• PROBLEM TO WORK ON
Give the whole listing below once more, exactly, without pictures.

+++

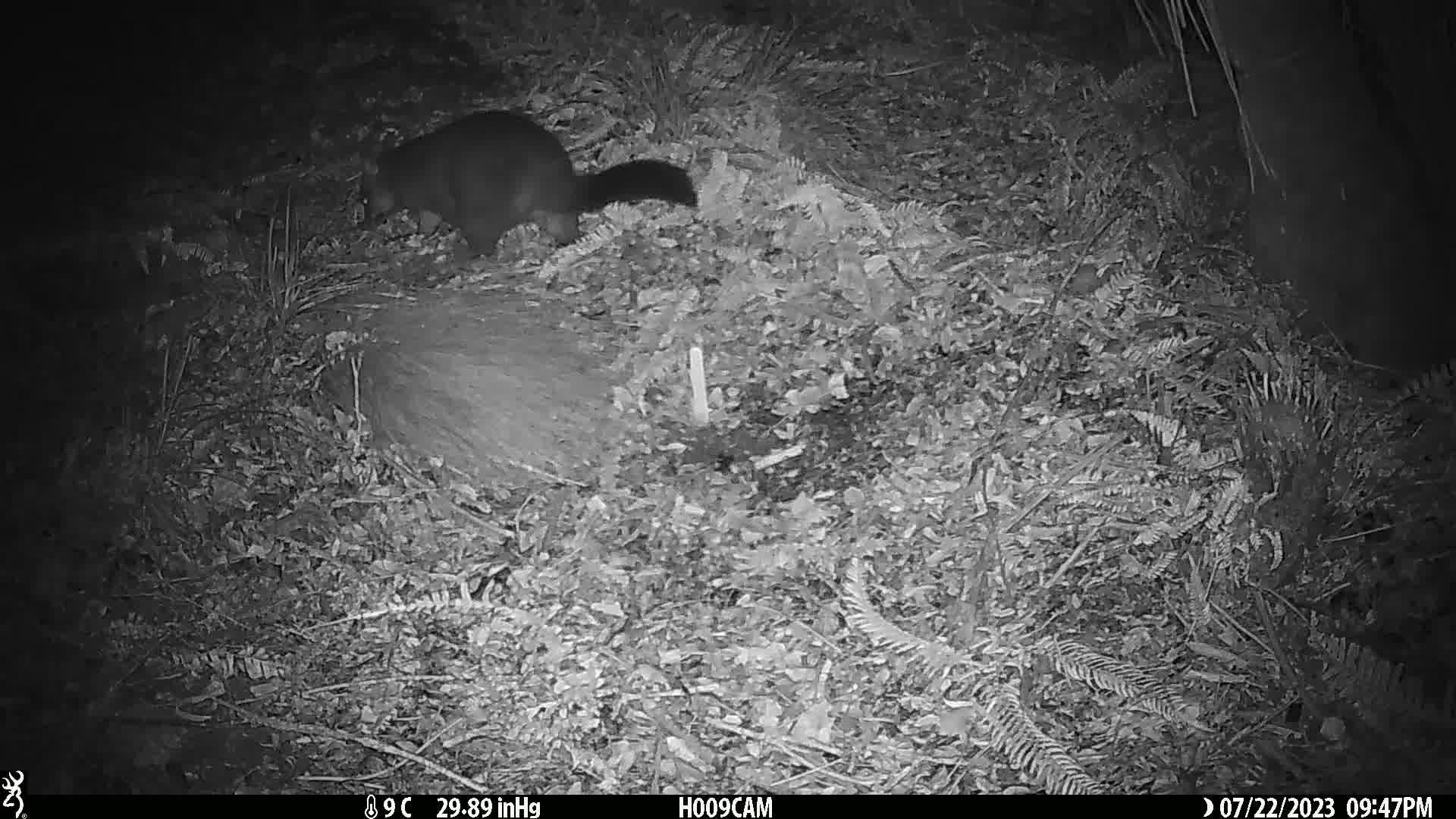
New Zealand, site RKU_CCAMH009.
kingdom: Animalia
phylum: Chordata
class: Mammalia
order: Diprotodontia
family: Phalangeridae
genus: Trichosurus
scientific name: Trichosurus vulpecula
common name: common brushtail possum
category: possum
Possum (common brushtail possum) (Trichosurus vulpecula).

+++

• WRITTEN ANSWER
New Zealand, site RKU_CCAMH009.
kingdom: Animalia
phylum: Chordata
class: Mammalia
order: Diprotodontia
family: Phalangeridae
genus: Trichosurus
scientific name: Trichosurus vulpecula
common name: common brushtail possum
category: possum
Possum (common brushtail possum) (Trichosurus vulpecula).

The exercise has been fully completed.